* **Complete the following**:
1. Summarize the sockeye salmon article in two sentences.
2. Transcribe the passage of the sockeye salmon article starting at "Idaho Fish and" and ending at "with their recovery.".
3. Write the next part of the sockeye salmon article, picking up after its final sentence.

* **Extract provided**:
Arrow-right Camera
The Spokesman-Review Newspaper
Spokane, Washington  Est. May 19, 1883

Hatching A Scheme Sockeye Salmon Returned To Old Spawning Grounds

Associated Press

Scientists will try to put the red fish back in Redfish Lake this spring, but it won’t be easy.

Even if they perfect their technique, local officials aren’t thrilled with plans to kill off existing kokanee to make way for sockeye.

The lake, a favorite of campers at the headwaters of the Salmon River near Stanley, is the historic home of the Snake River’s only run of sockeye salmon, now nearly extinct.

Idaho Fish and Game plans to stock it with 100,000 wild sockeye fry raised in captivity. Next spring, when they are about four inches long, most of the sockeye are expected to migrate to the ocean.

The fish are protected by the Endangered Species Act and the National Marine Fisheries Service is the federal agency charged with their recovery.

Before releasing the fish, scientists have to prepare the lake. That means fertilizing the lake so it will grow more plankton to feed young sockeye, and weeding out competition from other fish, Fish and Game fisheries chief Steve Huffaker told Custer County commissioners.

It is risky. If the lake’s food base collapses, it will take years to revegetate the lake, said biologists.

Kokanee will be trapped before the small fry move into the lake.

Custer County commissioners were skeptical of the need for trapping.

(Stored items)
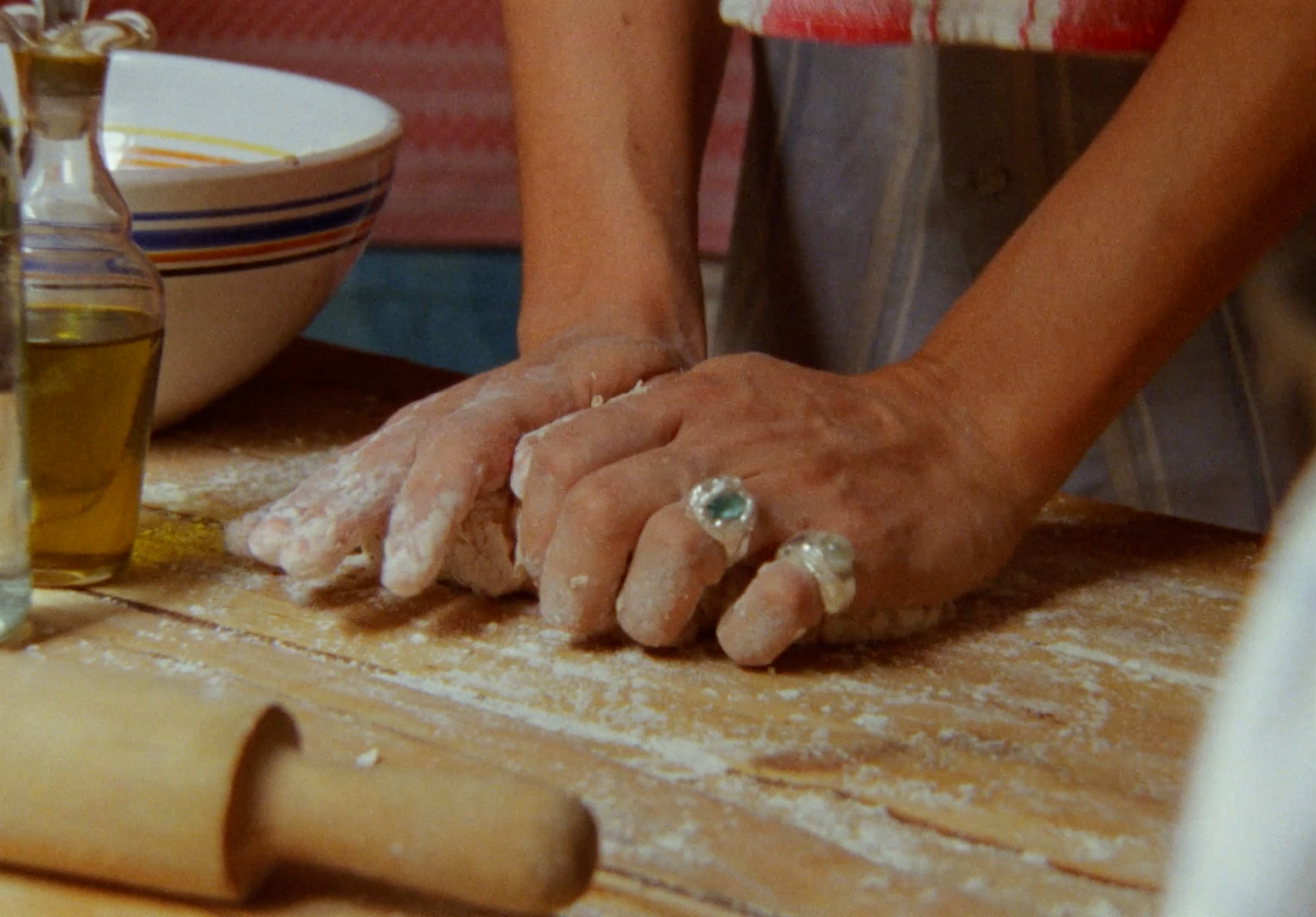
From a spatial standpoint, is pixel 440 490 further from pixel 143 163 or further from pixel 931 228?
pixel 931 228

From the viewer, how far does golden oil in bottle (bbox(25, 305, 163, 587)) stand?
25.6 inches

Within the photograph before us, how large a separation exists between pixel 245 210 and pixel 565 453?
0.83 feet

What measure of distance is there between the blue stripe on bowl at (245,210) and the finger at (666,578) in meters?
0.32

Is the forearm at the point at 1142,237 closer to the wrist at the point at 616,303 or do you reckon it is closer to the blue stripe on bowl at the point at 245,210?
the wrist at the point at 616,303

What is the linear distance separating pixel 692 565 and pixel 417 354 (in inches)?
49.9

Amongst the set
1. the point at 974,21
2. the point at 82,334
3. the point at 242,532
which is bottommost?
the point at 242,532

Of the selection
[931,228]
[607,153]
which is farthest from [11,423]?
[931,228]

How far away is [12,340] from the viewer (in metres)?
0.60

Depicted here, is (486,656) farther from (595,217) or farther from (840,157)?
(840,157)

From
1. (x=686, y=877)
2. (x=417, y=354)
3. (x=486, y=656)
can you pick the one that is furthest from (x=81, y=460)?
(x=417, y=354)

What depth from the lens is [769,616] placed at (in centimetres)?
64

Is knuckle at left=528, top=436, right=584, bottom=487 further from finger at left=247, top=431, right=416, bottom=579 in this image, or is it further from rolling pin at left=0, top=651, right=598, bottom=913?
rolling pin at left=0, top=651, right=598, bottom=913

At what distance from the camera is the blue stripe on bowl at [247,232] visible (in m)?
0.79

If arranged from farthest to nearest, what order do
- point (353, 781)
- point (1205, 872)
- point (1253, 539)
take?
point (1253, 539)
point (353, 781)
point (1205, 872)
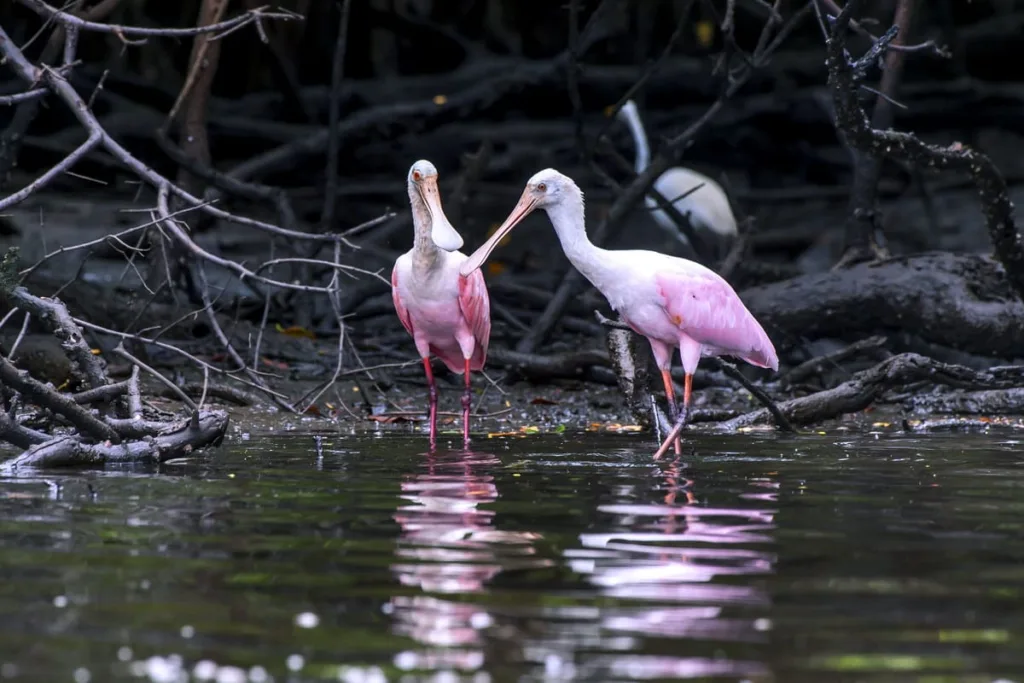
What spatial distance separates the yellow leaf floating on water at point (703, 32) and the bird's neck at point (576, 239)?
6.77 m

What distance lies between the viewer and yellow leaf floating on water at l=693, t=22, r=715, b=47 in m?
14.2

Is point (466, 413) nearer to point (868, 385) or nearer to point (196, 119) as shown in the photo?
point (868, 385)

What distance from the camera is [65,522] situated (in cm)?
479

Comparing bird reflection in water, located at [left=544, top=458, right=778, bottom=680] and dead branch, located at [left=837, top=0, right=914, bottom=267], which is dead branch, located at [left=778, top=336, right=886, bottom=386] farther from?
bird reflection in water, located at [left=544, top=458, right=778, bottom=680]

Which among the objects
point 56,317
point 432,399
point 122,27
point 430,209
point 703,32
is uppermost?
point 703,32

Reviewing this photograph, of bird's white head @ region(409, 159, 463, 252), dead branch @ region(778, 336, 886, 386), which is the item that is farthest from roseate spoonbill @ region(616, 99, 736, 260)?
bird's white head @ region(409, 159, 463, 252)

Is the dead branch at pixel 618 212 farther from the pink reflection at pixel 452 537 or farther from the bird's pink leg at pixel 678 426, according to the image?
the pink reflection at pixel 452 537

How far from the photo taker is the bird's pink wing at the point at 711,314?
25.2 ft

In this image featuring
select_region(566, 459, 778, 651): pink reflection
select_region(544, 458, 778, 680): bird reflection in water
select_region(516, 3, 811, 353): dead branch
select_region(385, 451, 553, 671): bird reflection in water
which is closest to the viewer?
select_region(544, 458, 778, 680): bird reflection in water

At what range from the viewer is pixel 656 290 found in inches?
302

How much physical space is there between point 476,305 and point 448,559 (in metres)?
4.64

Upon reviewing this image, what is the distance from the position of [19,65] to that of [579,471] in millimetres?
3421

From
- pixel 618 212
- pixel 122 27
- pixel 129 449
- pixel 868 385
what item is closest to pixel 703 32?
pixel 618 212

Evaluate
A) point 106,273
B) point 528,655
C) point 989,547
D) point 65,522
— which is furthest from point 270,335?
point 528,655
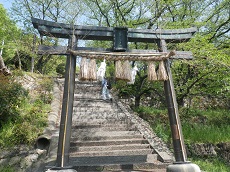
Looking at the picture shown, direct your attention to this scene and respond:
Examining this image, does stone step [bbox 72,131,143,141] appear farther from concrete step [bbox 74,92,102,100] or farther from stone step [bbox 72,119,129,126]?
concrete step [bbox 74,92,102,100]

* **Task-by-task answers**:
1. Idaho Fish and Game plans to stock Redfish Lake, the historic home of the Snake River's only sockeye run, with 100,000 wild sockeye fry raised in captivity, most of which are expected to migrate to the ocean the next spring. To prepare, scientists will fertilize the lake to grow more plankton and remove competing fish by trapping kokanee, a risky plan that has left local officials unenthusiastic and Custer County commissioners skeptical.

2.
Idaho Fish and Game plans to stock it with 100,000 wild sockeye fry raised in captivity. Next spring, when they are about four inches long, most of the sockeye are expected to migrate to the ocean.

The fish are protected by the Endangered Species Act and the National Marine Fisheries Service is the federal agency charged with their recovery.

3.
“Let’s go back to years ago when the lake was full of sockeye and kokanee and trout and trash fish,” said Chairman Cliff Hansen. “How come there’s not enough food in the lake to support these fish now?”

Biologists said with few sockeye around and little pressure from anglers, kokanee have flourished. Food reserves have dwindled without the decayed carcasses of sockeye adults to provide fertilizer.

Before eight hydroelectric dams on the Columbia and Snake rivers blocked their 900-mile passage to and from the Pacific Ocean, thousands of sockeye spawned in the lake each year, then died.

Their bodies, carrying rich nutrients from the ocean, rotted in the lake, providing fertilizer for the underwater vegetation and other life that would feed the next generation.

After hatching, sockeye live and grow in the lake one or two years before swimming to the ocean. There they stay, feeding in the Pacific one to three years before returning to their birthplace.

Still, no one seemed to want kokanee killed. Stanley businessmen and Fish and Game want anglers to catch the bigger kokanee already living in the lake.